Not stricter, just different emphasis. For example, the US famously has stricter controls on bacterial contamination than much of Europe.


Replies

holgerschurigtoday at 6:23 AM

That migth be true in some cases, but there are glaring cases there this isn't the case.

Look at the conflict on clorinated chickens between USA and EU. The USA insists on not-so-clean production environments and to get rid of the bacteria with clorine. While the EU insists on a clean-from-the-get-go approach, where clorination isn't necessary.

(Fun fact: "the customer is always rigth / drives the market" isn't applied here. The USA farmers want to export their chicken to the EU, but never ever did they consider to produce them according to what the EU standards are and what the european customers want: chicken without a clorine taste).

Or your eggs: you wash them for no real reason, That removes the protection against bacteria from the eggshell, and then you need to have a complete fridge chain towards the customer. Whereas in europe eggs aren't washed, keep their egg shell protection and don't really need to be put into the fridge. One could argue that here indeed the USA has "more strict controls" by requiring the washing phase. But this is faux security, as it worsens the product, mandating a more special handling of it.

However, things are really complex to compare. For some bacterias, e.g. Listeria monocytogenes, the US is indeed stricter (zero tolerance). Whereas the US has some "100 colony-forming units per gram". However, what is better? We know that the human body actually needs some amount of bacteria, lest our immune system isn't trained or turnes against ourselves. So it might be that a little exposition is actually tolerable --- and given that europeans have a higher live expectation than US-americans, that might actually be true.

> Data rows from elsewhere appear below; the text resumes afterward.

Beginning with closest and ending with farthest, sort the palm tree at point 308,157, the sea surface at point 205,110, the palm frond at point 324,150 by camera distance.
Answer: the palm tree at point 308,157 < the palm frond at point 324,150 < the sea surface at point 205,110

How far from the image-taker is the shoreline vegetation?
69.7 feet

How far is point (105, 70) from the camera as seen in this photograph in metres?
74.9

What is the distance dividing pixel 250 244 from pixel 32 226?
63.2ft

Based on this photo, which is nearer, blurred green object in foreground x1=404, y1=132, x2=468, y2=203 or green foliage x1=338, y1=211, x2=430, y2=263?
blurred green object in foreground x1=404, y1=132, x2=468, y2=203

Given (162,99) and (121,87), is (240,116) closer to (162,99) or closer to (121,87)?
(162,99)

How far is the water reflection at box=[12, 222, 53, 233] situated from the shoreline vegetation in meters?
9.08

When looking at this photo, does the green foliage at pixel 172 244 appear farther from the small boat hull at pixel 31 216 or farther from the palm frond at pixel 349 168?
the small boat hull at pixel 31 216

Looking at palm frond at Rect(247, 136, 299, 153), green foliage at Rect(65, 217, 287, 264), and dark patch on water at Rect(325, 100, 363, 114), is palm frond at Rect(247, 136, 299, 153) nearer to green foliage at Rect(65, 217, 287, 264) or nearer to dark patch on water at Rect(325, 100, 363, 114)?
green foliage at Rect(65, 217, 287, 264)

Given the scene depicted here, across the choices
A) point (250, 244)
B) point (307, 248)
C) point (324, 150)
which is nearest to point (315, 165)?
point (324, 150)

Also the measurements is totally different. In the USA, they measure usually with a simple n=5 method, whereas europe has a n, c, m, M system based on ISO standards. That also takes in process hygiene.

"Hazard Analysis and Critical Control Points" is mandatory in EU for all food, in the USA only for some (seafood, juice, meat, and poultry). So here the EU has a leg, albeit this isn't strictly bacteria related. However it relates to toxic metabolism products of bacteria and fungi.

And a fun fact: while many things in the USA differ from state to state, food hygiene in the USA doesn't. Their FDA and USDA work throughout the USA.

In the EU there is no central one for food. We have some FDA equivalent, but that is more for drugs & vaccines, not for food. And I'm not aware of something like the USDA at EU level. Instead it is usual that a EU regulation that the members agreed upon is then implemented in all member states ... and often slightly different. So any US legislation like the GPDR (and all others) have counterparts in national rights. And e.g. the german version might be slightly different to the estonian one. Thats for data protection as well as for food surveillance.